I have attempted to devote the majority of my adult life to placing work within structures where they would function irregardless [sic] of what culture they found themselves in. That was a little bit of an aesthetic problem for people in the beginning, but I think in 2008 it’s not any longer questioned. […] I think in nouns, as a general rule – and you can’t communicate with people when you think just in nouns – so I basically have to then figure out a way to place it in a means that other people can see this as a specific object. That’s my job as an artist. That’s what I do here: that’s what you do in a studio. Occasionally I’ll draw something to understand a position. The drawings themselves are not sculpture or anything. They are dealing with things that find themselves on the table, or find themselves in the middle of the room, and how I looked at it in the moment.[…]Art is something that’s looking for a place and banging against the walls, and that’s what you think in terms of shaking things up. It’s just looking for some place to be. Once it finds that place, it’s no longer art; it’s some sort of thing; it’s culture.

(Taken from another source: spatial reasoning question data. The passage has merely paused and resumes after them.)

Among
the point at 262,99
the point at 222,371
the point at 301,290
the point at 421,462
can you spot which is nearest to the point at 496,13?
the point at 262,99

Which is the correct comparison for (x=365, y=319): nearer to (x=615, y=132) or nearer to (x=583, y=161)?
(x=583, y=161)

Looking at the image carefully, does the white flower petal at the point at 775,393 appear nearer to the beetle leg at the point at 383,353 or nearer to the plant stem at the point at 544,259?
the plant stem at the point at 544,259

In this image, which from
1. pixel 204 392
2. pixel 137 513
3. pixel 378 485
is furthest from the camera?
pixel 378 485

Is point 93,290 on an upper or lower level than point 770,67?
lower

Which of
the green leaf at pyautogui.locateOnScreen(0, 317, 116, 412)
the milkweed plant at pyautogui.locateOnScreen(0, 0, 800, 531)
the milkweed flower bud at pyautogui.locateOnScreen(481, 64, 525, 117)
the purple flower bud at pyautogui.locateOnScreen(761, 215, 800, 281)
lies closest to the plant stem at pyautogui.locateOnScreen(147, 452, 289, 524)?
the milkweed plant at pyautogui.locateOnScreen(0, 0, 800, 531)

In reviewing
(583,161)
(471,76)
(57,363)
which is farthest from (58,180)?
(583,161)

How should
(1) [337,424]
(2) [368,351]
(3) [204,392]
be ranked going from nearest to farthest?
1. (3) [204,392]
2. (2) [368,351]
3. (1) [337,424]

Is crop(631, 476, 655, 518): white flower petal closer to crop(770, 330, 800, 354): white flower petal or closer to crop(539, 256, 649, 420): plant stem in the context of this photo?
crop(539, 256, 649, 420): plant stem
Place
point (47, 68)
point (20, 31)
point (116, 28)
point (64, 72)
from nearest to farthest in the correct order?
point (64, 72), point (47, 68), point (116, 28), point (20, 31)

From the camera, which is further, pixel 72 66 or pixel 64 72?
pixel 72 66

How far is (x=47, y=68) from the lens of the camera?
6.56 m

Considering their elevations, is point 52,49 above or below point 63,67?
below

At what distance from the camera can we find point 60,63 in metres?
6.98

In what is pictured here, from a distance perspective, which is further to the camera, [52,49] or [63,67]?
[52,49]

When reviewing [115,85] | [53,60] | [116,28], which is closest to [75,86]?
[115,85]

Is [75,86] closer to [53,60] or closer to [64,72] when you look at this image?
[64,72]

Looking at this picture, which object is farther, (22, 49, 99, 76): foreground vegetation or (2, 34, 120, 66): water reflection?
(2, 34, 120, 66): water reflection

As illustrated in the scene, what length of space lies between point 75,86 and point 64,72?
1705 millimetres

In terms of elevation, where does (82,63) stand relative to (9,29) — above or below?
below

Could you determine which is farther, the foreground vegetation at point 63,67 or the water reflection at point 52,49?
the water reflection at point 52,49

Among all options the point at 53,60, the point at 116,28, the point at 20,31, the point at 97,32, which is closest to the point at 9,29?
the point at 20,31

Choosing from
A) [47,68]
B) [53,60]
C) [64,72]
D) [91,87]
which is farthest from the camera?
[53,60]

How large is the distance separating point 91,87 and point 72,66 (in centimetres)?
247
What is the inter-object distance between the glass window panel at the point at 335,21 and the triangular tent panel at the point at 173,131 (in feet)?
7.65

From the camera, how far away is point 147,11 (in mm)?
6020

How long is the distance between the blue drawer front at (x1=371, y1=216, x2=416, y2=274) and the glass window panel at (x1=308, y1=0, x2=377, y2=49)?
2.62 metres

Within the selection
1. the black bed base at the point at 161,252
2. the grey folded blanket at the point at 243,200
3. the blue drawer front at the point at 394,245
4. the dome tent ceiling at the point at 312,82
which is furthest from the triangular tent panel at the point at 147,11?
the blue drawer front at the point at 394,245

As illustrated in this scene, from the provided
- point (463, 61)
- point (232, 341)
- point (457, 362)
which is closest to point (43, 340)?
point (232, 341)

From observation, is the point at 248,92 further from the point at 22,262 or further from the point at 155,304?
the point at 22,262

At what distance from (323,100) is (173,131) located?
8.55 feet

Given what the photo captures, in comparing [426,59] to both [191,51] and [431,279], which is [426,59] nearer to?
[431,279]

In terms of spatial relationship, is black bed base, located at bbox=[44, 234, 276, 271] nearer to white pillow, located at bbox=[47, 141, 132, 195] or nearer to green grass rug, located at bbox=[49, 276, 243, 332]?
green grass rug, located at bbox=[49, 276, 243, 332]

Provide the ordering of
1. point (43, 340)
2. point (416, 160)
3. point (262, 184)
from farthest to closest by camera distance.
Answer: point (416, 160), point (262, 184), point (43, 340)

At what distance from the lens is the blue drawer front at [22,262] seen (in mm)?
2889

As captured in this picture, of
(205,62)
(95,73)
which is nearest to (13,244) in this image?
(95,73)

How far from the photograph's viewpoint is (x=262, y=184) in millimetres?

An artist is never supposed to assume authority. You think it – you can think anything you damn well please, but you don’t assume it within the work.[…]I just went back to a typeface I had been working on – I never had the time to devote to it – and devoted myself to it, and it’s a very simple typeface, and it seems to be functioning for a while; and I guess one morning I’ll work up and it will have entered into the culture in such a way that I’ll try to find another typeface. Maybe, happily, there’s a need for what I do. Maybe there won’t be one day – you never know.”
Sean Landers’ Ego, 2009
“Meaning takes place in the symbolic, is constantly negotiated through language (be this spoken or visual), through the dynamism of metaphor, structured by desire, power, gender and the rest. This process is open, ongoing and - most importantly - contestable. That’s why we have art in the first place.”